EXERCISE AIM: Copy every line of the data exactly, leaving nothing out.

Data listing

begin

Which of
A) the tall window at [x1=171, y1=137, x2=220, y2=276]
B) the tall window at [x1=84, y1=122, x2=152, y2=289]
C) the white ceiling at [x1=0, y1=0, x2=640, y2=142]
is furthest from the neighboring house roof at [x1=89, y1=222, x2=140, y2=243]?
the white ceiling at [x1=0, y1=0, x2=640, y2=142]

end

OUTPUT FOR THIS EXERCISE:
Which of
A) the tall window at [x1=171, y1=137, x2=220, y2=276]
B) the tall window at [x1=84, y1=122, x2=152, y2=289]
C) the white ceiling at [x1=0, y1=0, x2=640, y2=142]
is furthest from the neighboring house roof at [x1=89, y1=222, x2=140, y2=243]?
the white ceiling at [x1=0, y1=0, x2=640, y2=142]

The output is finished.